The atmosphere while filming was electric. Everyone felt this energy vibrating through the air, with 9 people all working together simultaneously to create the best album we’d ever done. You’d pop your head into one room and see someone recording a verse, go outside and witness a couple of artists intensely bobbing their heads to a beat they were writing to, or go into another room to pick out your own beats to start a track with. Despite all their collective years of making music, everyone I talked to said they had never experienced anything like this before or since.

How do you envision the future of White Collar Rhymes and its role in fostering creative communities beyond music?
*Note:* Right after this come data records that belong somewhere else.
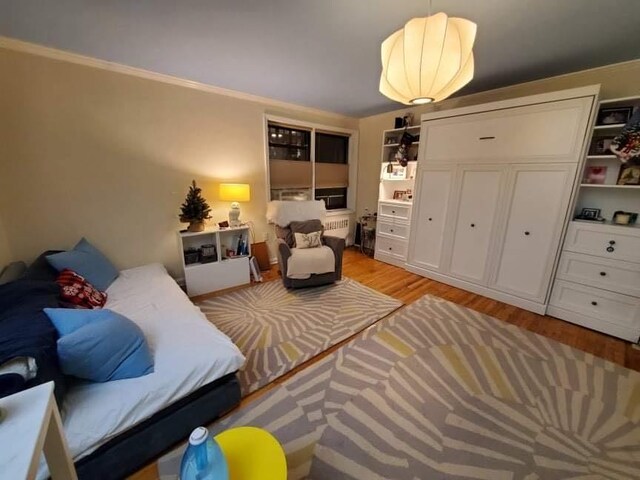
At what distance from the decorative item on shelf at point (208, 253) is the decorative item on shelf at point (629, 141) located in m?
4.01

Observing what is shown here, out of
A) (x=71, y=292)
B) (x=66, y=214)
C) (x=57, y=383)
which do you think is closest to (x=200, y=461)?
(x=57, y=383)

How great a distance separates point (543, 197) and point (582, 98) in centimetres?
88

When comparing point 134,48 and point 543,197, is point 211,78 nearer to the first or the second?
point 134,48

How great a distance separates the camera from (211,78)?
107 inches

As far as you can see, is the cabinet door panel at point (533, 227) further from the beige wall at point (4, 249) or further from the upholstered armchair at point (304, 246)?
the beige wall at point (4, 249)

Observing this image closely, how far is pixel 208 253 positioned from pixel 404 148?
3044 mm

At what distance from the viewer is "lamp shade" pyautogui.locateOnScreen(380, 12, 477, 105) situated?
45.3 inches

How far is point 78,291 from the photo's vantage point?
1.85m

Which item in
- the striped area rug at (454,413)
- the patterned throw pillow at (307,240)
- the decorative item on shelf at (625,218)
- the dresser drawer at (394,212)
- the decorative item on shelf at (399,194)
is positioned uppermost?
the decorative item on shelf at (399,194)

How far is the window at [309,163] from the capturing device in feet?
12.4

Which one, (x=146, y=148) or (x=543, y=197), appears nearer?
(x=543, y=197)

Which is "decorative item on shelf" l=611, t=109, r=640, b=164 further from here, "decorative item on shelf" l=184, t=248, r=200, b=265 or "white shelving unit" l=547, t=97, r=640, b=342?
"decorative item on shelf" l=184, t=248, r=200, b=265

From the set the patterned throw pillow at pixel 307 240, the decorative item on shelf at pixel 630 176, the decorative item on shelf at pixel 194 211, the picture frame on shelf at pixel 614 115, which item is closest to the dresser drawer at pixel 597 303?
the decorative item on shelf at pixel 630 176

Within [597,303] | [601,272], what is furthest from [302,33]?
[597,303]
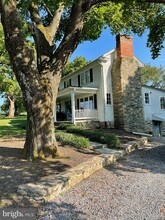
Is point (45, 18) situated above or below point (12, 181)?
above

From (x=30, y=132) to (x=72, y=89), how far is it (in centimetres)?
1171

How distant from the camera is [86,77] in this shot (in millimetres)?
20609

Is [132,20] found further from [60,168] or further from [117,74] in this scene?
[60,168]

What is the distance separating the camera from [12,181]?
474cm

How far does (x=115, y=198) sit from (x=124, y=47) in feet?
54.3

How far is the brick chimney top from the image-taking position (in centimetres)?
1846

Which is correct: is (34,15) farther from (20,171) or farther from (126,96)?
(126,96)

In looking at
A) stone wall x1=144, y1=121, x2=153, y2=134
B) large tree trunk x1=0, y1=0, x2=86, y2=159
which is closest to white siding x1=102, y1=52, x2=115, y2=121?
stone wall x1=144, y1=121, x2=153, y2=134

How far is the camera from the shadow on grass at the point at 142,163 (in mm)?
6480

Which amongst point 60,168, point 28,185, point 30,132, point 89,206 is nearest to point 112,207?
point 89,206

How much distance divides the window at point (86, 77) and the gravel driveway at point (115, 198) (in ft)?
46.2

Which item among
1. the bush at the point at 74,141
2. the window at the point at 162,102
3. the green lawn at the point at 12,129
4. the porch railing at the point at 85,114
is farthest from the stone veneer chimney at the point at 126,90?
the bush at the point at 74,141

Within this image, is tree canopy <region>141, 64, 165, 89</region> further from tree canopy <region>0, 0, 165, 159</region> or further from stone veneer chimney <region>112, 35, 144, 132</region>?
tree canopy <region>0, 0, 165, 159</region>

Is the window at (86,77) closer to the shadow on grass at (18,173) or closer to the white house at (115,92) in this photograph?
the white house at (115,92)
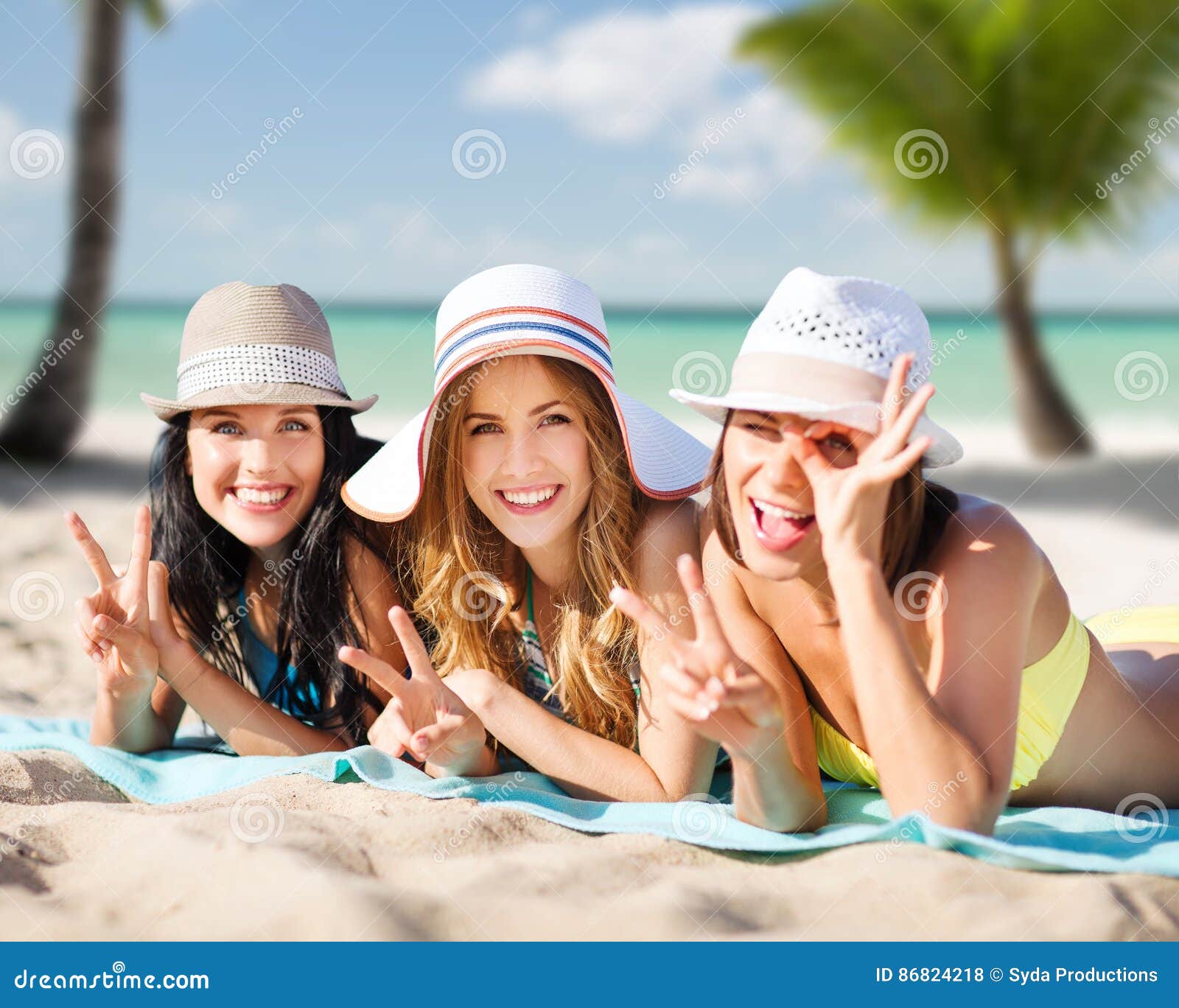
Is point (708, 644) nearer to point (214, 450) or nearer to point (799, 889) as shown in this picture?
point (799, 889)

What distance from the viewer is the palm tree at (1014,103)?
13797mm

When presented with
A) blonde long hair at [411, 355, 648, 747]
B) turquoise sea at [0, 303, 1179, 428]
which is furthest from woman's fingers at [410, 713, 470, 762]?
turquoise sea at [0, 303, 1179, 428]

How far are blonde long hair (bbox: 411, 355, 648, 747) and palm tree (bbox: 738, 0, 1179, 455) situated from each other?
12166 millimetres

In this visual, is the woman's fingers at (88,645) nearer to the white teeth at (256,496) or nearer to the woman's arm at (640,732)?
the white teeth at (256,496)

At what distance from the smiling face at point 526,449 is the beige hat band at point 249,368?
0.64 metres

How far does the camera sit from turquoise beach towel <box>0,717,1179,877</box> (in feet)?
7.57

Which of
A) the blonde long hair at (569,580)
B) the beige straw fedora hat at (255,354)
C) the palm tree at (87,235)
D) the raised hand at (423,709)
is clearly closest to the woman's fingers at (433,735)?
the raised hand at (423,709)

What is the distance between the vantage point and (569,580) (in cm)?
305

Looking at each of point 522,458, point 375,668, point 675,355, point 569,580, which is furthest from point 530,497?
point 675,355

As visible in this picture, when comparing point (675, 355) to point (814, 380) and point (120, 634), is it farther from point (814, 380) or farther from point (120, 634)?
point (814, 380)

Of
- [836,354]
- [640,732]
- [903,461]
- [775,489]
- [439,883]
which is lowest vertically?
[439,883]

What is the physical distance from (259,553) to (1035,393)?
40.8 feet

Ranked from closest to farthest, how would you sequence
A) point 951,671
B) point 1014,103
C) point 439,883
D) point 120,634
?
point 439,883 < point 951,671 < point 120,634 < point 1014,103
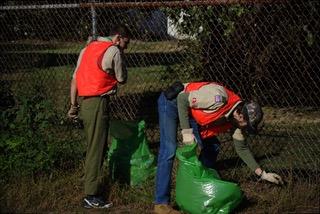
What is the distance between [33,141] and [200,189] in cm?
218

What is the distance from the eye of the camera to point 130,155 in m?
5.84

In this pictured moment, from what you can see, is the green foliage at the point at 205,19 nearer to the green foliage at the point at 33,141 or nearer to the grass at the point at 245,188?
the grass at the point at 245,188

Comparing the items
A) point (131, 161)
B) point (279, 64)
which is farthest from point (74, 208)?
point (279, 64)

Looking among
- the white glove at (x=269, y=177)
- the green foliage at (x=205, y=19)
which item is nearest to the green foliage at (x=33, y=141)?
the white glove at (x=269, y=177)

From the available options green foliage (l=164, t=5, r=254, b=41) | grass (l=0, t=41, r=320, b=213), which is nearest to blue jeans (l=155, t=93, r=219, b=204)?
grass (l=0, t=41, r=320, b=213)

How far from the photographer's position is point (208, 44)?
29.1 feet

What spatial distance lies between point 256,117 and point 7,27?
628 centimetres

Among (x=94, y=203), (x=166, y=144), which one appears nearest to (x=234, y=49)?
(x=166, y=144)

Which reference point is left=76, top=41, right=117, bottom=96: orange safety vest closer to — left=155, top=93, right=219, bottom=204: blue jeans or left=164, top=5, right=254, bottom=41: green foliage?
left=155, top=93, right=219, bottom=204: blue jeans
I feel like anyone can take our concept and make it their own. Imagine a group of talented artists with different specializations locking themselves in a house to create a mural together. A bunch of actors could live in the same house while going out to auditions, then come back to commiserate or celebrate together. Comedians stuck in the same house would roast each other, inspiring endless jokes at each other’s expense. Whatever the creative pursuit or dream, showcasing those willing to put everything aside and sacrifice to follow their passions is something I’d watch every time.

Lastly, what advice would you give to aspiring artists and creatives who may be struggling to balance their passions with other responsibilities in life?

Obviously, there are only so many hours in the day, and in the real world, you have deadlines and other obligations that demand your attention. I realized that many times I was just distracted by the comfort of a routine I accidentally established, which got me no closer to my goals and wasted a lot of my time. I’d spend countless hours doomscrolling on social media or filling my brain with whatever junk I came across on streaming services. Often, it isn’t the responsibilities themselves but the moments in between where you feel checked out or exhausted that you could be filling with higher quality activities. Remembering the “why” behind your passion helps you prioritize what’s truly important and find time to do the things you love rather than the things you’re forced to do.